I speed and drive carelessly to the outskirts of town. When I turn onto the familiar narrow road my heart aches in my chest. A terrible knot forms in my stomach. Something is wrong. Something is wrong. I know it. I can feel it like I felt when Sutton died. My foot bares down on the gas and the car surges forward even faster. I haul ass down the road until I see tail lights come into focus. I lean forward in my seat and squint.

“The truck!” I drive up behind the truck and come screeching to a halt, kicking up dust in the process. I throw the car in park and jump out. I can’t see him sitting in there. There’s no one in the f*cking truck! Where could he be? I run up to the truck and climb up on the running board to peek in.

“Damon!” I gasp and jump down. I jerk the door open and the scent of alcohol smacks me in the face.
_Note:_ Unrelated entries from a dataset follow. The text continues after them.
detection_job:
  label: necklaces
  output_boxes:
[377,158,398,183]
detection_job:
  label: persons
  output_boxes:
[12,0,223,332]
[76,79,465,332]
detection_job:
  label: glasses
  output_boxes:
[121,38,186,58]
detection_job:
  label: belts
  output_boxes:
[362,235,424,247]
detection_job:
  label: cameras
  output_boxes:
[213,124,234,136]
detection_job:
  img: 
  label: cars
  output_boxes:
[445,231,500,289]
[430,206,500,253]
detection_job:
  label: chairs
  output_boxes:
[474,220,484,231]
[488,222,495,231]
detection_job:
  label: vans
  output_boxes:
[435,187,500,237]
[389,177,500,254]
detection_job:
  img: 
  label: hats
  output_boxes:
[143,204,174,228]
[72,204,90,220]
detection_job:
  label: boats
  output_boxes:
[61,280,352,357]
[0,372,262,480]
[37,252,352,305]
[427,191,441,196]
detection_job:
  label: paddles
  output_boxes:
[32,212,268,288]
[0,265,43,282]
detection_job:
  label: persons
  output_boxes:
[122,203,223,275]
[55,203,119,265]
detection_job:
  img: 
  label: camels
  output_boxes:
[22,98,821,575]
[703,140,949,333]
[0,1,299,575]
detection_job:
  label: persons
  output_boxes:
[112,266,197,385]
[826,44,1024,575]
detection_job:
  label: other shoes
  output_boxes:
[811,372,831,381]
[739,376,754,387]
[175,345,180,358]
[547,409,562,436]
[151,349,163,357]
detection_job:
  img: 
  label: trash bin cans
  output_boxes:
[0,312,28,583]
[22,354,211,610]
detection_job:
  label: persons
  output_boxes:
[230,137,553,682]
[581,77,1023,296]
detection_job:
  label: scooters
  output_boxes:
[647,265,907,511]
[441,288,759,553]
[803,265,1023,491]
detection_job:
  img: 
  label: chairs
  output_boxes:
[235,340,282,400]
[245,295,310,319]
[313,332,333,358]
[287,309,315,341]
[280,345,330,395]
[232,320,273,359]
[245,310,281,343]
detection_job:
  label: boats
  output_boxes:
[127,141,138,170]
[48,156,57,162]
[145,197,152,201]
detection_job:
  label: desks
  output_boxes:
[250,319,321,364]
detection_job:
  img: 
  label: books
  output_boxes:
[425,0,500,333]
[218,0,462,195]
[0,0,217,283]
“Damon! Baby, wake up!” I climb into the truck and use every ounce of strength I have to lift him from his position laying across the seat. I manage to get him upright and then realize that the best news just turned into the worst. In his lifeless hand is a prescription bottle.

“Oh shit! Oh shit! What did you do?” I scream out. I jump from the truck and run back to the car.

“Come on. Come on. Come on.” I find my phone and call for help. I don’t even wait for the dispatcher to say anything.

“Please help! We are on Scenic Loop! There’s been an accident. Send an ambulance!” I run back to the truck and jump in.

“Oh please baby wake up!” I slap his face a few times, but he doesn’t respond. I thrust out two fingers and hold them to his neck, then to his wrist.

“No. No. No. Damon!” I lay his heavy, limp body across my lap and rock back and forth.

“Please no! Not you. Don’t leave me. Don’t leave me. I love you! Please, Damon!” He doesn’t respond and I fear that he is really gone. This is my fault. The blame and guilt is immediate and crushing. This must be how he has felt for years. My poor Damon! My lip quivers as tears poor from my eyes.

I hear the ambulance arrive and doors slamming.

“Ma’am, we need you to move now.” I slip from under him and his unresponsive body lay in the seat. A police officer grabs me up and drags me back.

“Damon! Please! Wake up!” I watch helplessly as they pull his body from his truck and lay him on a stretcher. One paramedic straddles his body and starts resuscitation efforts. The other two paramedics haul the gurney into the back of the ambulance with the one paramedic still working on Damon.

I met him right in this very spot under horrible circumstances so many years ago and now, I may have lost him in this same spot. I can’t lose him. I would never survive a life without Damon. I fall to my knees and the pain of the pavement beneath them is isn’t even a blip on the radar compared to the ache in my chest. I watch the flashing lights of the ambulance fade into the distance. I remain staring, paralyzed with shock and fear. I can’t lose him. I’ve only just found him.